Source material:

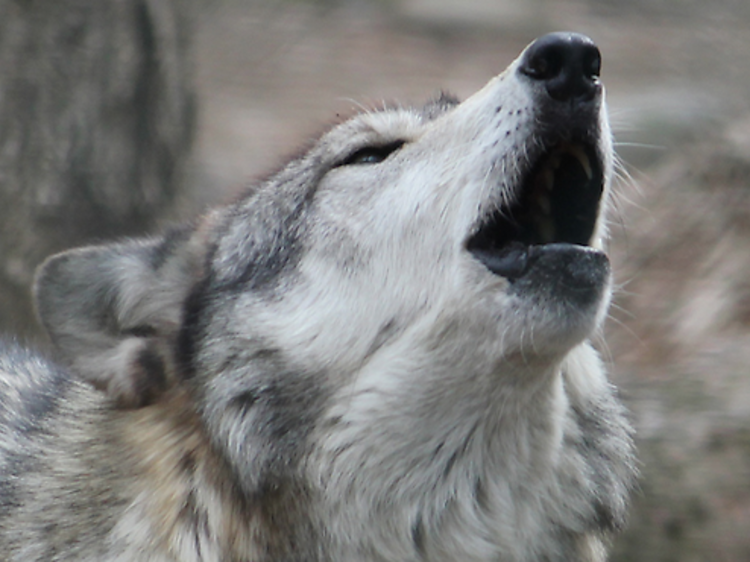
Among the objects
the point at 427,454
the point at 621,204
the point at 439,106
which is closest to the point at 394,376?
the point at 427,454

---

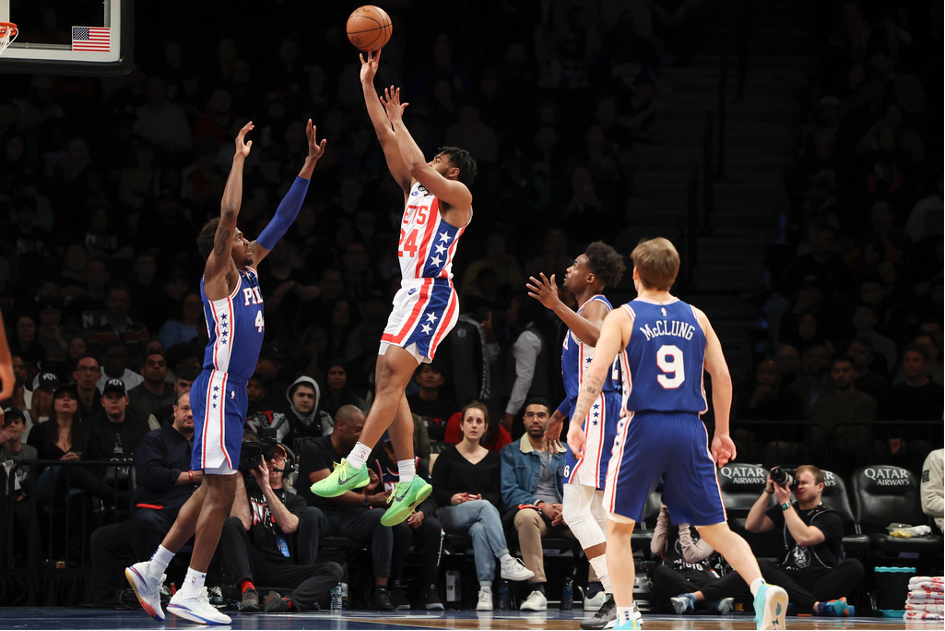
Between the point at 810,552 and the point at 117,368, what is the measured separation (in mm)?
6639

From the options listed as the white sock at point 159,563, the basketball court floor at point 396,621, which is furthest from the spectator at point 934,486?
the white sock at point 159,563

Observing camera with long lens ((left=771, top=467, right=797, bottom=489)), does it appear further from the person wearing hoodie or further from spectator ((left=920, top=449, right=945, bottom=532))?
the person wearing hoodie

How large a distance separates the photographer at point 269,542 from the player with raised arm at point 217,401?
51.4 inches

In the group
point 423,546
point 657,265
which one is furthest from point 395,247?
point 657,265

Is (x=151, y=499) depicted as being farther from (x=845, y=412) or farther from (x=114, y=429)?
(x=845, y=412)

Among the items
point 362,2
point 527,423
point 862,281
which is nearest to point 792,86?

==

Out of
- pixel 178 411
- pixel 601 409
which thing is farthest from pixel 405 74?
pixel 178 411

Aim of the task: Lay out the material above as a numbered list, starting at the line containing "From the options" and ending at the line containing "which is nearest to point 792,86?". Leave out any blank lines.

Result for this exercise:
1. From the options listed as the white sock at point 159,563, the basketball court floor at point 396,621, which is furthest from the spectator at point 934,486?
2. the white sock at point 159,563
3. Observing camera with long lens ((left=771, top=467, right=797, bottom=489)), does it appear further from the person wearing hoodie or further from spectator ((left=920, top=449, right=945, bottom=532))?
4. the person wearing hoodie
5. How large a distance separates the photographer at point 269,542 from the player with raised arm at point 217,401?
6. 51.4 inches
7. In the group
8. point 423,546
9. point 657,265
10. which one is furthest from point 395,247?
11. point 657,265
12. Is (x=151, y=499) depicted as being farther from (x=845, y=412) or farther from (x=114, y=429)?
13. (x=845, y=412)
14. Among the items
15. point 362,2
16. point 527,423
17. point 862,281
18. which is nearest to point 792,86?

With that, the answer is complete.